Великий поэт не догадался, не догадывался, что именно тут тайна, в этом ‘чему-нибудь’ и ‘как-нибудь’, т.е. среди чего могут быть вставлены жизненные, реальные факты — первый элемент воспитания истинного, и, далее — что само утратило угловатость и жесткость геометрических правильных фигур, т.е. также стало воспитательно. Но пусть за нас доказывает история: не удивительно ли, по принципу ‘чему-нибудь’ и ‘как-нибудь’ ведь воспитывался С.Т. Аксаков, это благоухание нашей литературы, это ее свежее утро, и, что гораздо важнее — столп и образец правильного быта. И не только он, но все его веселое, шумное, пестрое поколение.
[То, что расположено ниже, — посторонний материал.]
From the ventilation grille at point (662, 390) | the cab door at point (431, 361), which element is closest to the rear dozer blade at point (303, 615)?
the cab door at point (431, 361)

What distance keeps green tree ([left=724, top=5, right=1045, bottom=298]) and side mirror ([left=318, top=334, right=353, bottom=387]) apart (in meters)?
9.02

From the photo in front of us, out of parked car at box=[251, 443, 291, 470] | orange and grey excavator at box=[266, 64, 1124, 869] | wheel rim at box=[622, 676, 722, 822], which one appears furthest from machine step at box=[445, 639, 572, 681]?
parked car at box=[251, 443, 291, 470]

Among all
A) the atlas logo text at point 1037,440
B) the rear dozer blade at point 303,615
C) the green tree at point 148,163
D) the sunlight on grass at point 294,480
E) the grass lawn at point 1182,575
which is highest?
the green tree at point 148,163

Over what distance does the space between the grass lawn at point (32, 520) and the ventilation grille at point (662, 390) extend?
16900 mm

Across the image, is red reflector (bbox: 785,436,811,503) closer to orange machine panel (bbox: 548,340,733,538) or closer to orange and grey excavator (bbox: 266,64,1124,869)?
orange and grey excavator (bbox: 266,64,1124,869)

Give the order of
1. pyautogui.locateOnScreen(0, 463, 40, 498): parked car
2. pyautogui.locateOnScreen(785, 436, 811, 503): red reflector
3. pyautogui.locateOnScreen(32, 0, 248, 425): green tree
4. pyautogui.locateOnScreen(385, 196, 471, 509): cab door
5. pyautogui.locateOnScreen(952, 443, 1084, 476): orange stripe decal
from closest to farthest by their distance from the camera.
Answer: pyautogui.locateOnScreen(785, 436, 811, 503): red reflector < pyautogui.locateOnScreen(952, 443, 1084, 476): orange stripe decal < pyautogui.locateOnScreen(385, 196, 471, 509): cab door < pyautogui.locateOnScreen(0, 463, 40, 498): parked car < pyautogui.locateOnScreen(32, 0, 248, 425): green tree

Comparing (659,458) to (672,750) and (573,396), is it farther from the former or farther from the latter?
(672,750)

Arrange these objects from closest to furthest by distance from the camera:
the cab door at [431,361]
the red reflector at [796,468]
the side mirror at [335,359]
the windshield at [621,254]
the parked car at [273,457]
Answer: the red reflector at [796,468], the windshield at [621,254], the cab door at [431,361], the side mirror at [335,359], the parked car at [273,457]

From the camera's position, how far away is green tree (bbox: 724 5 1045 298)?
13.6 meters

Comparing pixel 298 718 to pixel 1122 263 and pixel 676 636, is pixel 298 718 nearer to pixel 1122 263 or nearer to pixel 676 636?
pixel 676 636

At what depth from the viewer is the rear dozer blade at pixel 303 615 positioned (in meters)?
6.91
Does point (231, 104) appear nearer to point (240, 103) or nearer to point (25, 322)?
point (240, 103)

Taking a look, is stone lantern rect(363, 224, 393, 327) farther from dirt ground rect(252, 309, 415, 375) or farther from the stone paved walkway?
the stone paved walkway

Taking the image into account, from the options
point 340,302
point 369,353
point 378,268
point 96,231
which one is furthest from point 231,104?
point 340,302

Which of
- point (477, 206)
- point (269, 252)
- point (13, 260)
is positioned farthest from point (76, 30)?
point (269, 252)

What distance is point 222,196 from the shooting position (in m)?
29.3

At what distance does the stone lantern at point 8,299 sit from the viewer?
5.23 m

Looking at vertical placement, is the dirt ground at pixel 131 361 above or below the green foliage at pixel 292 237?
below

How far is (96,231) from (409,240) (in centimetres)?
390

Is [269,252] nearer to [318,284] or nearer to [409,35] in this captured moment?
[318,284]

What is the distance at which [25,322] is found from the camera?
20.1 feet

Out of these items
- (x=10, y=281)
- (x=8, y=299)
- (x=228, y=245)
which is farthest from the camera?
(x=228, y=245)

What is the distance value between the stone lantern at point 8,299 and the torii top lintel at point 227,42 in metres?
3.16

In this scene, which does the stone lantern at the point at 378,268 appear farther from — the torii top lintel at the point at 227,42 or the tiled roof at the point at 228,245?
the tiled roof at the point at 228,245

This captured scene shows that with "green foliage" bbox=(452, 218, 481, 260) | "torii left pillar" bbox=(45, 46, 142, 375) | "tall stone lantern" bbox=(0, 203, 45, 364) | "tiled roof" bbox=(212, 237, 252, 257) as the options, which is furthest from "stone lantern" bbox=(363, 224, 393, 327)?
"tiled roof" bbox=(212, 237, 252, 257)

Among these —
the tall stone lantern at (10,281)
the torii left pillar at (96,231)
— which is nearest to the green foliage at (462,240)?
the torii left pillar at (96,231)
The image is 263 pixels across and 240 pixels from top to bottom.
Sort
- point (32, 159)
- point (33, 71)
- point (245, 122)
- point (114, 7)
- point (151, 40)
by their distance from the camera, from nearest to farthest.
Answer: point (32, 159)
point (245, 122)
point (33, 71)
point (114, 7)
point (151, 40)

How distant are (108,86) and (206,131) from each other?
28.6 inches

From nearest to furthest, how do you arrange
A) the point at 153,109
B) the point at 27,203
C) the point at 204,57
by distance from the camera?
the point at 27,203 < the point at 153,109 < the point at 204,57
Но вот, они умерли, и тогда именно, когда стала действовать методическая книжная школа, тщательно отделившая мальчика от жизни горой программ, учебников, уроков — выступил правильный ее продукт, потаенный г. Мережковским, и шепчет, на что-то намекая:
Мы для новой красоты
Нарушаем все законы,
Преступаем все черты.
И, опять, он ли один? Нет — но и все его поколение:
Дети мрака, дети ночи,
— как скандировал он же.
Впервые опубликовано: Новое Время. 1896. 18 дек. No 7476.